Neen, revolutie is radicale omverwerping, opstand tegen de gegeven verhoudingen en de bestaande ordening, is de poging om deze omver te werpen, om een nieuw recht in haar plaats te stellen. Revolutie is opstand tegen het geldende recht en de heersende macht. Behoort daarom echter niets anders dan vernietiging en gewelddadigheid tot haar wezen? Is elke geslaagde muiterij, elke door de massa geprobeerde staatsgreep een revolutie? Afgezien daarvan, dat begripsbepalingen altijd tot op zekere hoogte een kwestie van willekeur zijn, zal het antwoord al naar de persoonlijke waardering verschillend uitvallen. Wie de opstand zonder meer verdoemt zal geen principieel verschil tussen muiterij en revolutie erkennen, zal slechts naar de diepte van de schok en de breedte van de werking het ene of het andere woord verkiezen. Wien orde op zichzelf, rust op zichzelf, voortgang op de platgetreden paden zonder meer waarden zijn, vermag hier wellicht geen onderscheid te ontdekken, dat degene ziet. die door de uiterlijke vorm van de gebeurtenissen tot de drijvende impulsen doordringt, hier de levende stroom der geschiedenis voelt en de openbaring niet alleen van de wetten, maar van de zin van de wereld hier ontdekt. Voor hem zijn revoluties de grote crises in de ontwikkeling van de mensheid, waarin een verborgen lijden tot plotselinge uitbarsting komt, zijn een koorts die het gehele volksorganisme doet beven, die vaak slechts onder het pijnlijkst huiveren de zieke kiemen uit kan stoten.

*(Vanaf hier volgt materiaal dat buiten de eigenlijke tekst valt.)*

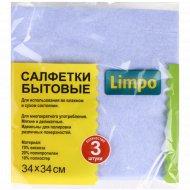 Салфетки бытовые «Limpo» 34х34 см, 3 шт.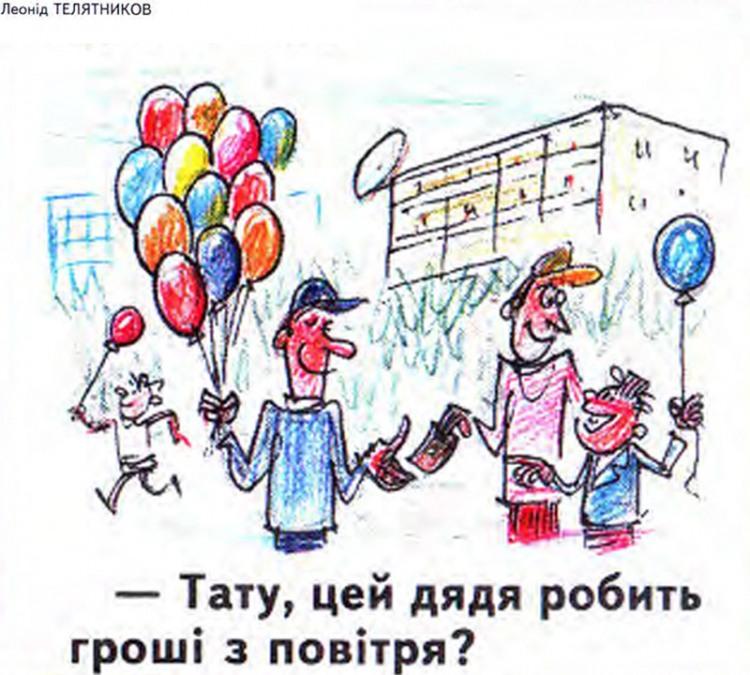 Малюнок  про кульки, гроші, дітей журнал перець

Revolutie is het doen springen van granietrotsen waarin het leven zelf, omdat het leven is, de boorgaten gedreven heeft, is de strijd van het leven tegen de tot steen geworden geschiedenis. Revoluties zijn de krampachtige bewegingen en trekkingen, waaronder zich een nieuwe rangorde van de maatschappelijke standen, een nieuw recht, ja een nieuwe cultuur uit de schoot van het bestaande vrij worstelen.

Zo is het wezen van de revolutie. Het wezen van de jeugd echter is het, om revolutionair te zijn, in opstand te komen tegen de engheid en de eenzijdigheid der overerfde vaste normen en vormen. Haar taak is het, het gewordene aan het wordende te offeren, het bestaande in te ruilen tegen iets dat niet is, nog niet is, het heden ter wille van de toekomst op het spel te zetten, tegenover de geschreven rechtsregels het eeuwige recht van de levenden mens te verkondigen. Altijd, in literatuur, filosofie of politiek was de jeugd de draagster van een nieuwe, voorwaarts dragende en voorwaarts stormende geest, steeds was echte jeugd revolutionair.

Zo ligt de verwantschap van revolutie en jeugd, de betekenis der revolutie voor de jeugd en van de jeugd voor de revolutie voor de hand. Weliswaar hebben revolutionaire geest en politieke revolutie zo veel en zo weinig met elkaar te maken als innerlijke gezíndheid en bepaald uiterlijk handelen, toch zijn zij met elkaar verbonden als werk en geloof.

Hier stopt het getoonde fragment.